FIRST MODIFICATION AGREEMENT
Exhibit 10.2
FIRST MODIFICATION AGREEMENT
THIS FIRST MODIFICATION AGREEMENT (this Agreement), effective as of the 4th day of November 2003, is by and between (i) BANK OF AMERICA, N.A., a national banking association (the Bank); and (ii) MICROSTRATEGY INCORPORATED, a Delaware corporation, MICROSTRATEGY SERVICES CORPORATION, a Delaware corporation, MICROSTRATEGY MANAGEMENT CORPORATION, a Delaware corporation, MICROSTRATEGY ADMINISTRATION CORPORATION, a Delaware corporation and STRATEGY.COM INCORPORATED, a Delaware corporation (individually and collectively, the Borrower).
WITNESSETH THAT:
WHEREAS, the Bank is the owner and holder of that certain Revolving Commercial Note dated May 19, 2003, made by the Borrower and payable to the order of the Bank, in the original principal amount of Ten Million and no/100 Dollars ($10,000,000.00) and bearing interest and being payable in accordance with the terms and conditions therein set forth (the Note); and
WHEREAS, the Note is issued pursuant to, and subject to the terms and conditions set forth in, that certain Secured Credit Agreement dated May 19, 2003, between the parties hereto (the Credit Agreement); and
WHEREAS, the parties hereto desire to modify the terms of the Credit Agreement.

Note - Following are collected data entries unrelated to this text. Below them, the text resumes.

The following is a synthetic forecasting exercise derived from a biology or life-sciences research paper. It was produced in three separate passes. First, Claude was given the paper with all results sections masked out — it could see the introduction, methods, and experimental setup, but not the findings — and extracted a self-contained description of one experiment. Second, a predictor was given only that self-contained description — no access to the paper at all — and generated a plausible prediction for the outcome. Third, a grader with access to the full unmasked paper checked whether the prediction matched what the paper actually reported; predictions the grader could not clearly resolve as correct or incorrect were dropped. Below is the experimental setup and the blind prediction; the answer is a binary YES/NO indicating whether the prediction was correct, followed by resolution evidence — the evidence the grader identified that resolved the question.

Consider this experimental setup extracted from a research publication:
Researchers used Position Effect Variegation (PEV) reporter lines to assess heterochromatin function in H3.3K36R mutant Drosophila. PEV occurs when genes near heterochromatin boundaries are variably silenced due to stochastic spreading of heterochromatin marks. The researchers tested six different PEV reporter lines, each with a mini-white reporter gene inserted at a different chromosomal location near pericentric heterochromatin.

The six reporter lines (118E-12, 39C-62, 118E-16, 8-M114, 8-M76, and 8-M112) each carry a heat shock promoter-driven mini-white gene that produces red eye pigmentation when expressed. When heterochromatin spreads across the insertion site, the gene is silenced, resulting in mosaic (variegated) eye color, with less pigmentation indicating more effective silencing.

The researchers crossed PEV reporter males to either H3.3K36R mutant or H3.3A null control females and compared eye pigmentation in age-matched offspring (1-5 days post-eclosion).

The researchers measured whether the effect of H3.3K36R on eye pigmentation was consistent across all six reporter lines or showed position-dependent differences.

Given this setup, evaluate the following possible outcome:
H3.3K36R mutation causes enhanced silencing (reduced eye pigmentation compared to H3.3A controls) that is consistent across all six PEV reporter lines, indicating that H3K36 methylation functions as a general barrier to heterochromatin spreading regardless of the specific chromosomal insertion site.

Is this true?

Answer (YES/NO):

NOW, THEREFORE, for Ten Dollars ($10.00) and other good and valuable consideration, the receipt and sufficiency of which are hereby acknowledged, the parties hereto agree as follows:
1. The Credit Agreement is hereby modified as follows:
(a) In Section 6.9(f), by replacing $250,000 with $500,000.
(b) In Section 6.12, by deleting the word and before clause (v), and by inserting new clauses (vi), (vii) and (viii) after clause (v) and before the proviso, as follows:
(vi) investments, classified in accordance with GAAP as current assets, in money market mutual funds (as defined by Rule 2(a)-7 of the Investment Company Act of 1940) registered under the Investment Company Act of 1940, as amended, which are administered by reputable financial institutions having capital of at least $500,000,000 and which have the highest credit rating by any two of S&P, Moodys and Fitch Ratings Services; (vii) investments in private placements which (a) seek to preserve principal, (b) maintain a high degree of liquidity, (c) invest in a diversified group of money market instruments and other short-term obligations, in each case which have the highest credit rating by any two of S&P, Moodys and Fitch Ratings Services, and (d) generally maintain a dollar-weighted average portfolio maturity of 90 days or less, although the average portfolio maturity may extend to 120 days in the event of material redemption activity; and (viii) foreign exchange hedging transactions, to the extent such transactions have an underlying foreign exchange exposure.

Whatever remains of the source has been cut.